**EXERCISE BRIEF**
Copy out the eleven caption lines in the listing word for word, keeping them in their original order. Leave out the pictures.

**DATA FOR THIS TASK**
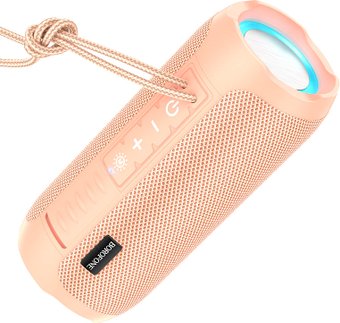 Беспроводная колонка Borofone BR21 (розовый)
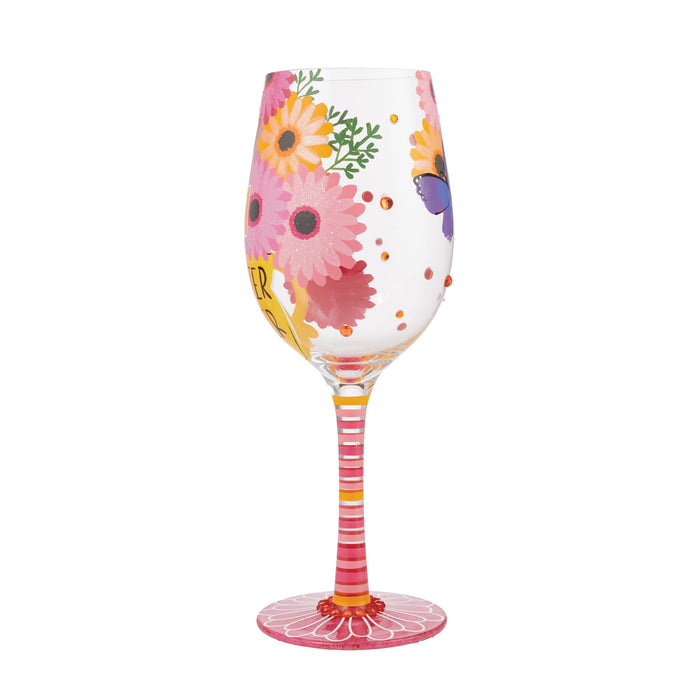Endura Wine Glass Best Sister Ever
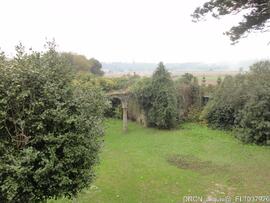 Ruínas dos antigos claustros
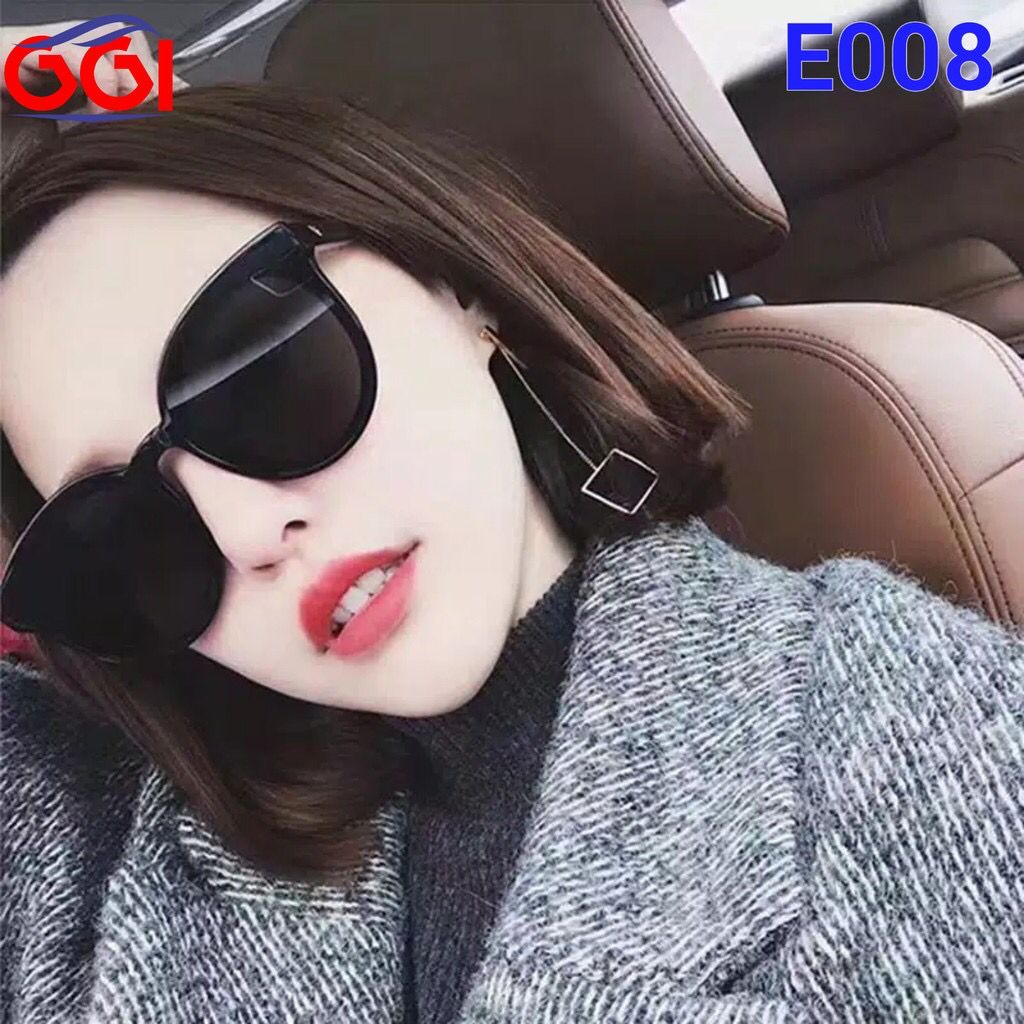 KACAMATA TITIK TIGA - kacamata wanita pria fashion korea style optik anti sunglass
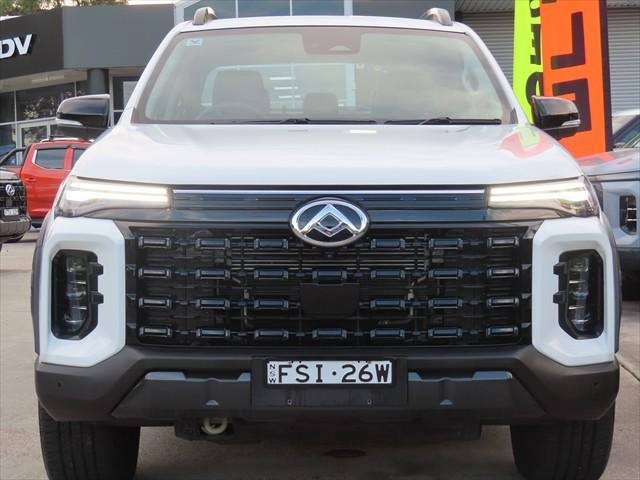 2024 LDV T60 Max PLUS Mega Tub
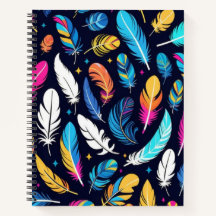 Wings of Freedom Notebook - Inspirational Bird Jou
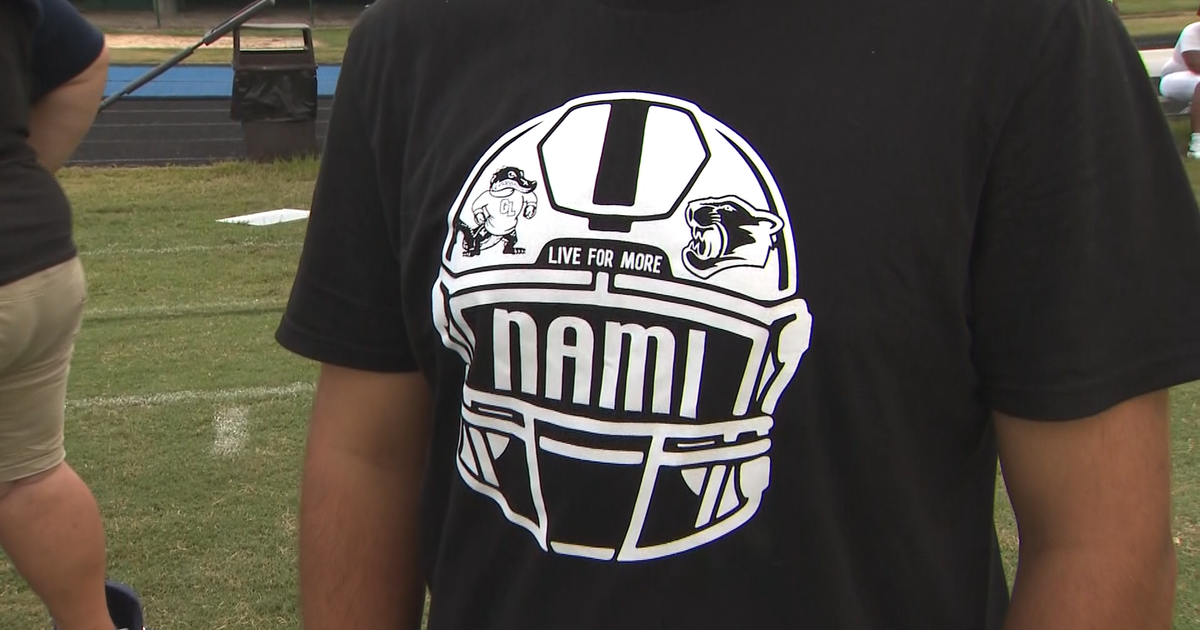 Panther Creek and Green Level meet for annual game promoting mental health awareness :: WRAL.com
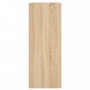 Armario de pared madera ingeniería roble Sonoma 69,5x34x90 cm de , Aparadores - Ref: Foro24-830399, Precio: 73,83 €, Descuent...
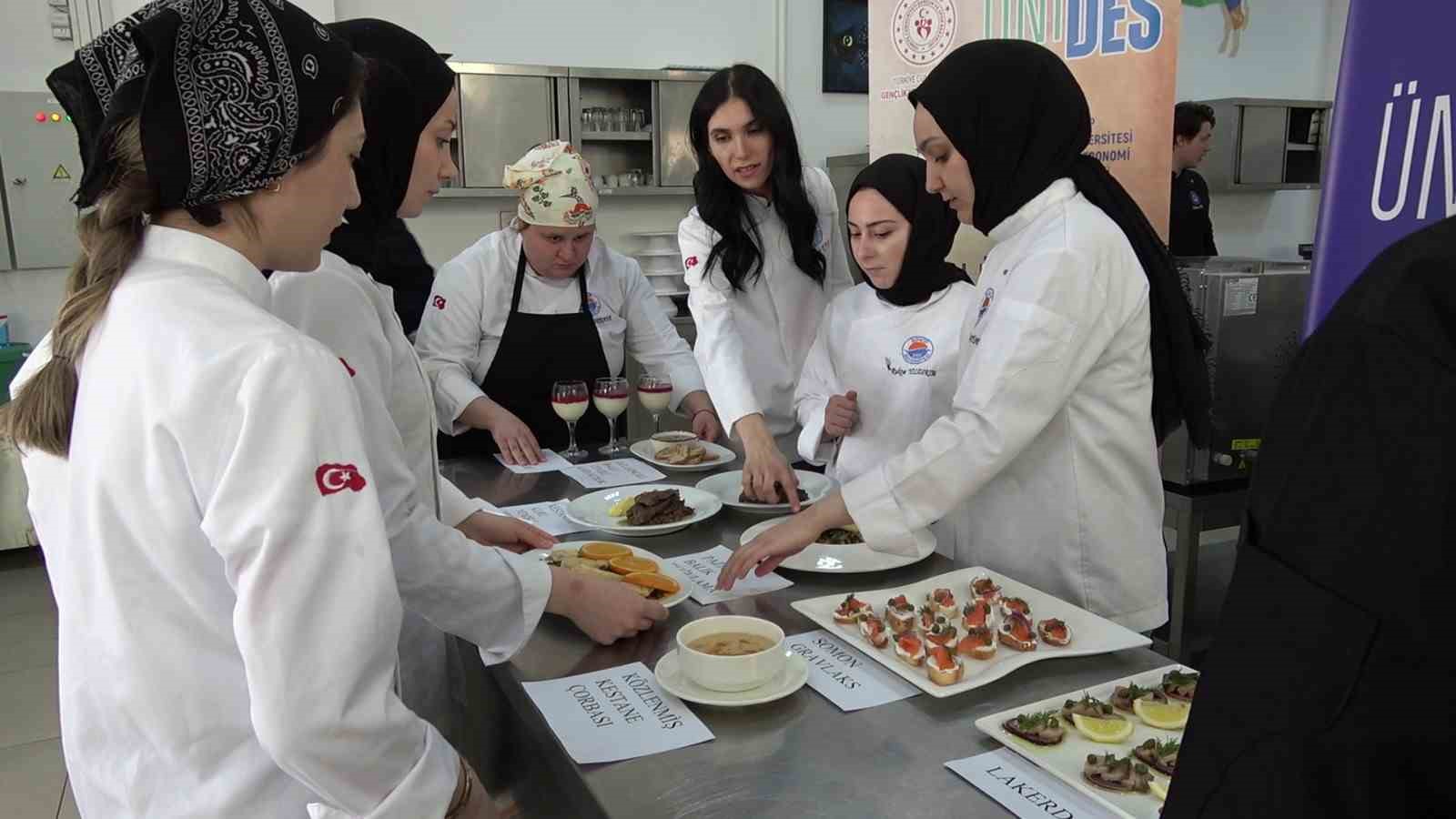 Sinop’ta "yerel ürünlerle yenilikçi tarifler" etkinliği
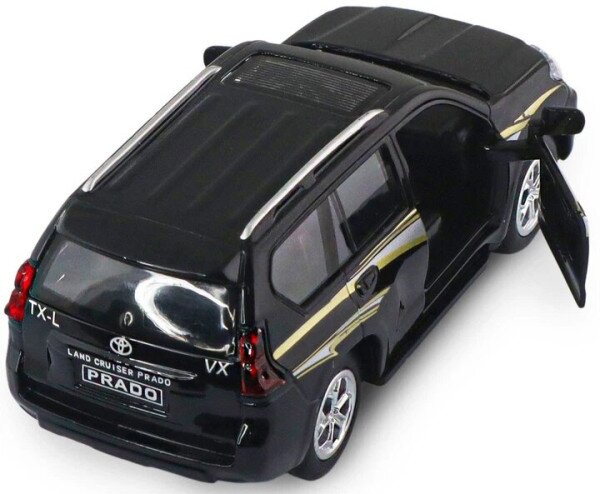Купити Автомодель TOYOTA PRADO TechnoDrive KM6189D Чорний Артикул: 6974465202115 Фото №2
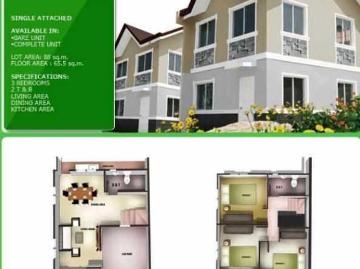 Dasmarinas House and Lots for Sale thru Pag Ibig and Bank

**RESULT BELOW**
 Беспроводная колонка Borofone BR21 (розовый)
Endura Wine Glass Best Sister Ever
 Ruínas dos antigos claustros
 KACAMATA TITIK TIGA - kacamata wanita pria fashion korea style optik anti sunglass
 2024 LDV T60 Max PLUS Mega Tub
 Wings of Freedom Notebook - Inspirational Bird Jou
 Panther Creek and Green Level meet for annual game promoting mental health awareness :: WRAL.com
 Armario de pared madera ingeniería roble Sonoma 69,5x34x90 cm de , Aparadores - Ref: Foro24-830399, Precio: 73,83 €, Descuent...
 Sinop’ta "yerel ürünlerle yenilikçi tarifler" etkinliği
Купити Автомодель TOYOTA PRADO TechnoDrive KM6189D Чорний Артикул: 6974465202115 Фото №2
 Dasmarinas House and Lots for Sale thru Pag Ibig and Bank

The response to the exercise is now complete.